- Opening Delimiter -

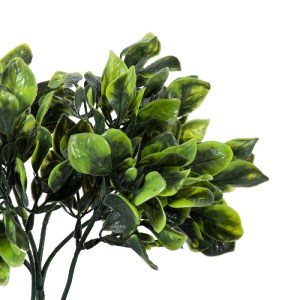 glo-20390-20390_3 GLOBOSTAR® ARTIFICIAL GARDEN ANUBIA BARTERI 20390 ΤΕΧΝΗΤΟ ΔΙΑΚΟΣΜΗΤΙΚΟ ΦΥΤΟ ΑΝΟΥΜΠΙΑ Υ30CM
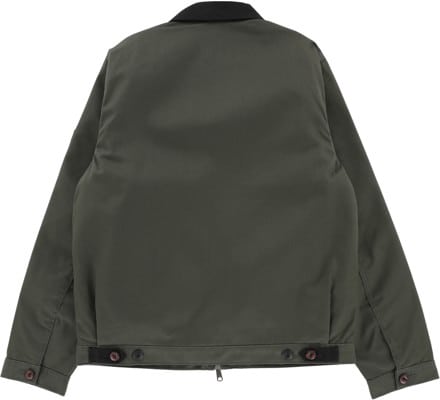 Dickies Spitfire x Dickies Jacket - olive green | Tactics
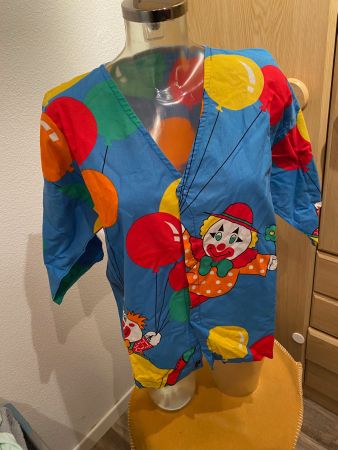 Fasnachtskostüm **Clown**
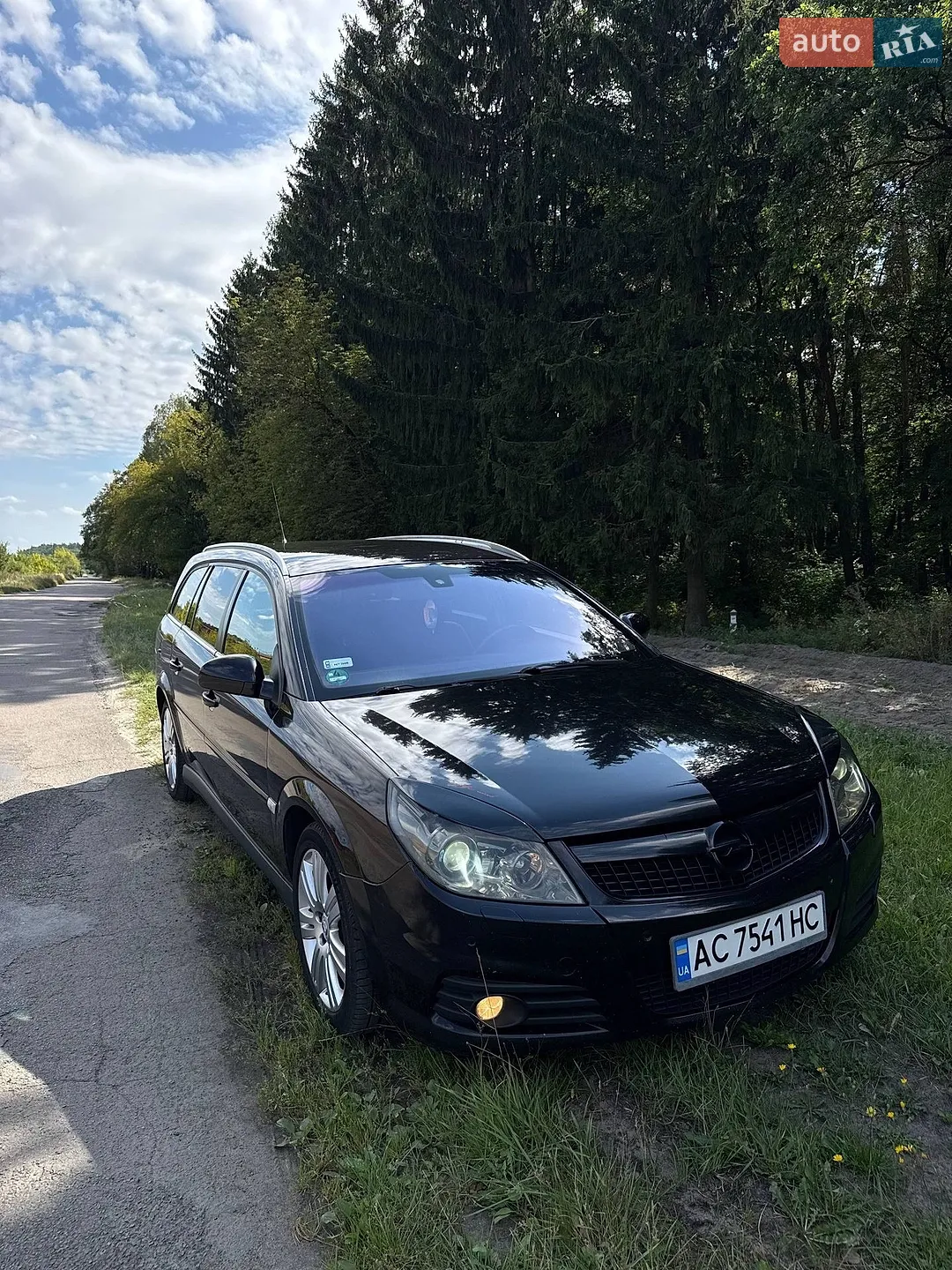 Opel Vectra, 2006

- Closing Delimiter -

**What is expected**: Repeat the listing in full and to the letter, excluding every image.

**Answer**:
 glo-20390-20390_3 GLOBOSTAR® ARTIFICIAL GARDEN ANUBIA BARTERI 20390 ΤΕΧΝΗΤΟ ΔΙΑΚΟΣΜΗΤΙΚΟ ΦΥΤΟ ΑΝΟΥΜΠΙΑ Υ30CM
 Dickies Spitfire x Dickies Jacket - olive green | Tactics
 Fasnachtskostüm **Clown**
 Opel Vectra, 2006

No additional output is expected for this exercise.